Sie ist bildhübsch, dachte Ursula Weltin, aber wird es zwischen ihr und Thomas gutgehen? Kann er überhaupt treu sein? Das wird sie erwarten!

»Ich finde es sehr nett, daß Roberta gekommen ist«, sagte Julia, um überhaupt etwas zu sagen.

»Sie wird Geld brauchen«, sagte Ursula so abfällig, daß Julia nicht nur erschrocken war, sondern entsetzt.

Sie blickte hinüber zu ihrem Vater, der sich angeregt mit Roberta unterhielt, und sie war heilfroh, daß nun ein Ober Ursula um Anweisungen bat.

Sie entfernte sich schnell und ging zu ihrem Vater und Roberta. »Endlich können wir uns auch unterhalten«, sagte Julia aufatmend.

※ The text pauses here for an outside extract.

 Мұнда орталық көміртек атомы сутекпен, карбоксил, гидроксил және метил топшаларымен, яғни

»Bist du der Hausherrin entwischt?« fragte Roberta mit einem hintergründigen Lächeln. »Weißt du überhaupt, was du mit ihr reden sollst?«

Durch diese Offenheit wurde Julia in Verlegenheit gebracht, aber es wurde ihr auch bewußt, daß Mutter und Tochter sich anscheinend nicht viel zu sagen hatten.

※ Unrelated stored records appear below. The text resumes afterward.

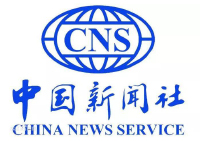 中国新闻社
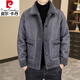 Pierre Cardin Reversible Wool Jacket Men's Autumn and Winter New Fur Jacket Men's Grain Sheep Shear Fur One-piece Men's Lapel Ribbed L 175/92A 120-135Jin Jin is equal to 0.5 kg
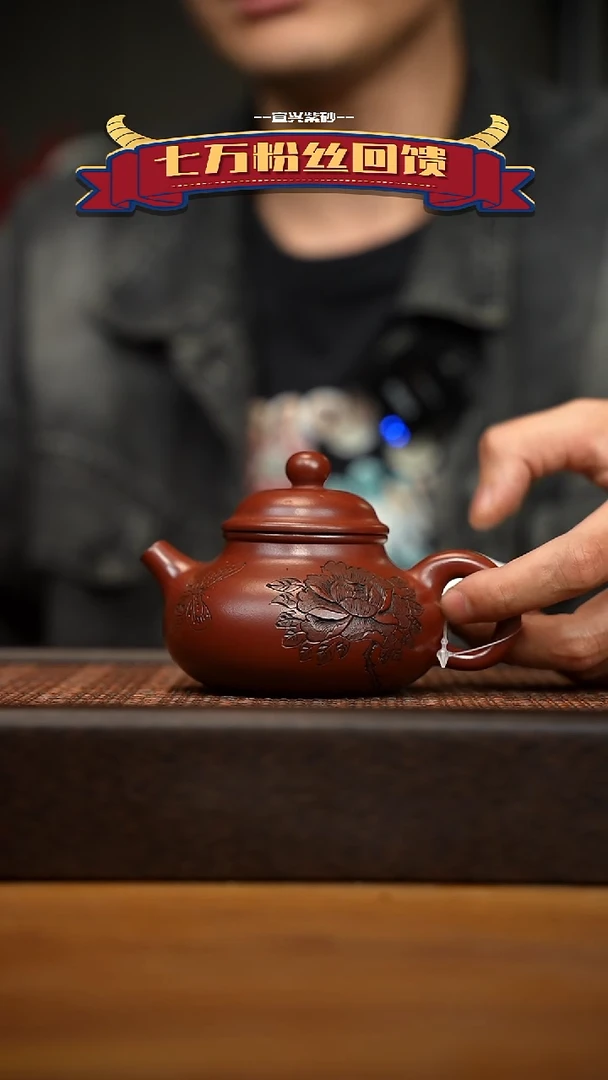 茶壶紫砂宜兴原矿 紫砂手工紫砂壶容量200cc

»Wenn ich nicht so neugierig auf dich gewesen wäre, hätte ich schon eine Ausrede gefunden, diesem Fest fernzubleiben, aber jetzt bereue ich es doch nicht, gekommen zu sein. Mit deinem Vater kann man sich jedenfalls sehr gut unterhalten, Julia.« Die blickte zur Tür. »Oh, da kommt Fabian.« Ein Leuchten war plötzlich in ihren Augen, und Fabian kam auch schnurstracks auf sie zu.

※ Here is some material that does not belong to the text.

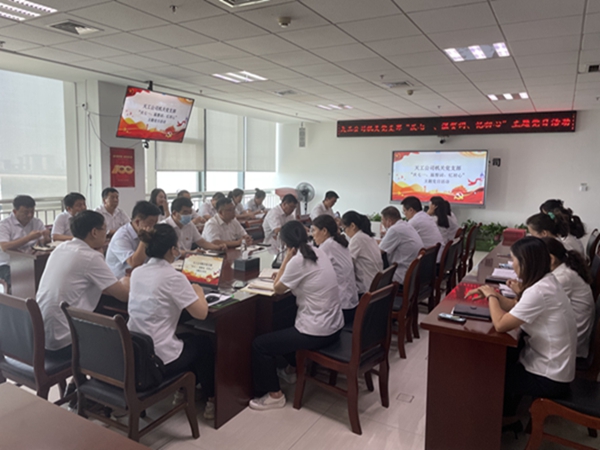 陜煤建設天工公司機關黨支部開展“慶七一、溫誓詞、憶初心”主題黨日活動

»Wie schön, daß du da bist, Bobby«, sagte er herzlich. Dann erst wandte er sich Julia zu. »Du bist mir doch nicht böse, daß ich Bobby zuerst begrüßt habe, Julia? Ich habe meine Schwester so lange nicht gesehen.«

»Warum sollte ich böse sein? Ich freue mich auch, daß ich Roberta endlich kennenlerne. Fein, daß du schon da bist, Fabian.«

Julia war in seiner Gegenwart immer ein wenig befangen, ohne daß sie es hätte erklären können. Fabian war ganz anders als Thomas. Er war meist ernst und verschlossen, immer auf Distanz. Aber er war nicht so kühl wie Ursula. Seine grauen Augen hatten einen träumerisch-melancholischen Ausdruck. Aber es war nur der Blick, denn Fabian war ein entschlossener und zielstrebiger junger Mann. Er hatte es durchgesetzt, Medizin zu studieren, obgleich seine Mutter dafür gar kein Verständnis gezeigt hatte und auch Berthold Weltin es lieber gesehen hätte, wenn er ebenfalls Hotelier geworden wäre. Er hätte ja wählen können unter Hotels in aller Welt. Aber Fabian hatte schon sehr früh gesagt, daß er Arzt werden wolle, und dabei war es auch geblieben. Ursula hatte dann Thomas noch mehr vorgezogen.

Thomas war clever, und was ihm Fabian an Intelligenz und Zielstrebigkeit voraus hatte, ersetzte er durch Charme und Anpassungsfähigkeit. Er war wirklich ein Sonnyboy, schlagfertig und redegewandt, und bisher hatte er zu den, wie er selbst auch sagte, begehrtesten Junggesellen der Münchner Gesellschaft gezählt.

Damit sollte es nun bald vorbei sein. Für Thomas war Julia unerforschtes Terrain, das ihn maßlos reizte. Alle anderen Mädchen waren ihm nachgelaufen und hatten sich ihm an den Hals geworfen. Julia hatte er umwerben müssen, was er reizvoll gefunden hatte, da er ausprobieren wollte, wie lange sie ihm widerstehen könnte. Aber Julia hatte ihre Grundsätze, und die legte sie auch für Thomas nicht ab. Sie hatte ihm klipp und klar zu verstehen gegeben, daß sie in bezug auf Partnerschaft althergebrachte und ethische Vorstellungen hätte. Und er hatte es akzeptieren müssen.

Es war für ihn mal etwas ganz anderes, aber Julia war eben auch ein ganz außergewöhnliches Mädchen, und zudem war sie auch die einzige Tochter von Jonas Jennings. Soweit wäre die Liebe für Thomas nicht gegangen, daß er sich so lange um ein armes Durchschnittsmädchen bemüht hätte.

Jetzt gesellte er sich zu der kleinen Gruppe und legte demonstrativ den Arm um Julia.

»Nun, wie gefällt dir Julia, Bobby?« fragte er seine Schwester.

»Meine Anerkennung«, erwiderte sie, »man kann dir nur gratulieren, auch zu dem Schwiegervater.«

Jonas wurde verlegen.

»Danke für das Kompliment«, sagte er.